§ Data listing:
* Begin *

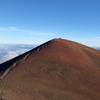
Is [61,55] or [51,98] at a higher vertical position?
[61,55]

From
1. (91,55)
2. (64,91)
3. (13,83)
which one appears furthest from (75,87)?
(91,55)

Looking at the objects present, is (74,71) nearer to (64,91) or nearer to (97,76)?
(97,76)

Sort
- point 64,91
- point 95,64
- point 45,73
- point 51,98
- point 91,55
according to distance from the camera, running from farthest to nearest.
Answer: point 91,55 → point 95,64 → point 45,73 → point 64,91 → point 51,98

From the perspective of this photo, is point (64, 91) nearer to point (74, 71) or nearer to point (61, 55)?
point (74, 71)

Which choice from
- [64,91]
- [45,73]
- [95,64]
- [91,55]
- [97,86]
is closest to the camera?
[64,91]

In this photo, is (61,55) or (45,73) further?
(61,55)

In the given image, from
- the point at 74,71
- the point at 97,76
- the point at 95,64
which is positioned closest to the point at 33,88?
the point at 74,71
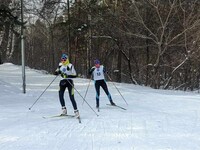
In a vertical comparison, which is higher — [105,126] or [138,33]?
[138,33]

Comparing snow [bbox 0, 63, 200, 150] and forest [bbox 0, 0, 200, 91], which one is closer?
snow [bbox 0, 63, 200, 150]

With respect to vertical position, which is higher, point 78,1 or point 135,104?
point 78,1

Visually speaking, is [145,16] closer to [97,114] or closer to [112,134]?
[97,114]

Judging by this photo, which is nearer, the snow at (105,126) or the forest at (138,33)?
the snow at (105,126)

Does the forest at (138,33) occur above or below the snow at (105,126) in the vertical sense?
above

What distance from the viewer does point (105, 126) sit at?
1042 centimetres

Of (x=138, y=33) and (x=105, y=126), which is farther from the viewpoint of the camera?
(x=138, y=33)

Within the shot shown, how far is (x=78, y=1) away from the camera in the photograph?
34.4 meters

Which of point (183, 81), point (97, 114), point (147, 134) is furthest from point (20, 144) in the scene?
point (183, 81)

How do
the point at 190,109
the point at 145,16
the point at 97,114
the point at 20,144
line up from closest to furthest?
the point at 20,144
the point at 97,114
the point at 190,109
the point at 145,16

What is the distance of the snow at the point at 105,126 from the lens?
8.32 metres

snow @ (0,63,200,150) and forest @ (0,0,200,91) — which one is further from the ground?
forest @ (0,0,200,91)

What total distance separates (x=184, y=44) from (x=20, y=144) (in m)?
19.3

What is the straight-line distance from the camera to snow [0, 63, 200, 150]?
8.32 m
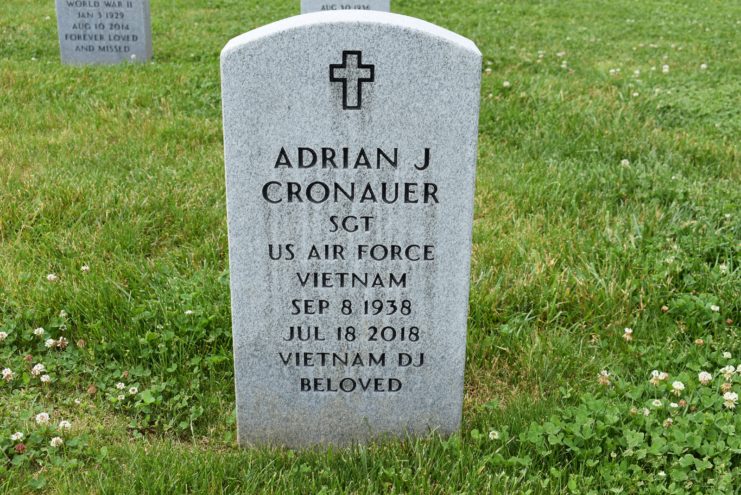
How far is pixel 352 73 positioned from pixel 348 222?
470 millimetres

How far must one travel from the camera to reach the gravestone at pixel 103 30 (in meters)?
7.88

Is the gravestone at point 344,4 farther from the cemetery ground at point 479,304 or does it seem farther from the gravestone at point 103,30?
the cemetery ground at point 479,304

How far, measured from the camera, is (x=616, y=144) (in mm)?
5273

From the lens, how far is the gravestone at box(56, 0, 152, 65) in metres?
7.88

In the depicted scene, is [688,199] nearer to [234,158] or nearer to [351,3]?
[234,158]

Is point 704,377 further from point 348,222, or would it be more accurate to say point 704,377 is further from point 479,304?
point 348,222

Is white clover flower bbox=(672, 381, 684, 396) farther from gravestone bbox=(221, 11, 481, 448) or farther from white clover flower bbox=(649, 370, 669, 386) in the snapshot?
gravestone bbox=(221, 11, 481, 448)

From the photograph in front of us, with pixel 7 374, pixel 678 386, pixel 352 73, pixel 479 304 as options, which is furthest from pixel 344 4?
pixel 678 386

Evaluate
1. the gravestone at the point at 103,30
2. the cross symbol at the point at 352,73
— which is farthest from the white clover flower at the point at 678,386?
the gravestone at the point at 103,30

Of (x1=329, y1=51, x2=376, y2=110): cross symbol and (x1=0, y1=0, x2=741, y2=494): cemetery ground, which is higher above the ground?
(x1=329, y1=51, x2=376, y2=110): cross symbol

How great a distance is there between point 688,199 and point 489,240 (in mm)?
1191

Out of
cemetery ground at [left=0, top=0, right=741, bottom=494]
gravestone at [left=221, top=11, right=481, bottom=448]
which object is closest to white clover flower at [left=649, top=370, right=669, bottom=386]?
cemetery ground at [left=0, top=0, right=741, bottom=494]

* End *
* Begin *

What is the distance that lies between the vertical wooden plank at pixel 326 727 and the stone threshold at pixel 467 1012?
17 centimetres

* End *
* Begin *

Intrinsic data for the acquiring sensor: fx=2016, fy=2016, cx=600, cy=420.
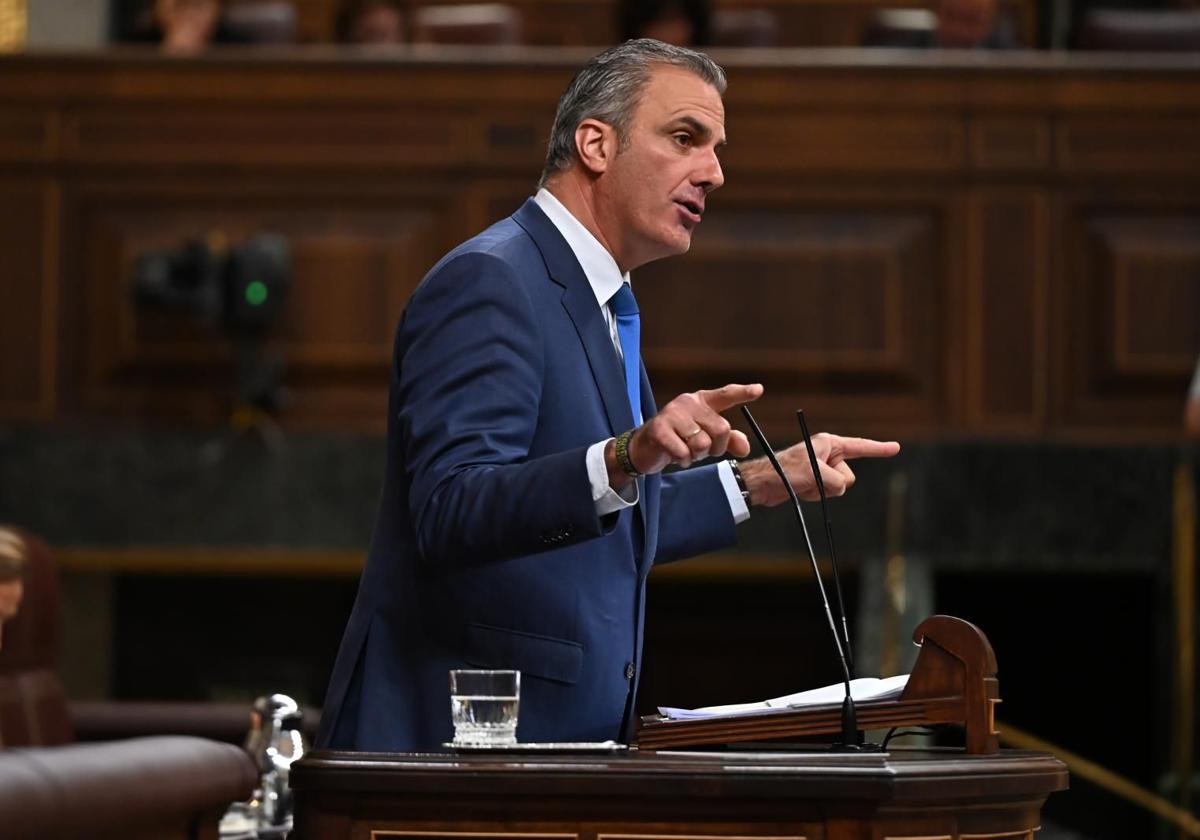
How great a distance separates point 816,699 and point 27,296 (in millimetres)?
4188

* End *

§ Exercise instructions: Please arrange the rows above that run from the line containing "What is the distance that" through the line containing "17 centimetres" as a numbered list, including both of those lines and skipping any blank lines.

§ Response:
1. What is the distance that lies between the vertical wooden plank at pixel 326 727 and the stone threshold at pixel 467 1012?
2. 17 centimetres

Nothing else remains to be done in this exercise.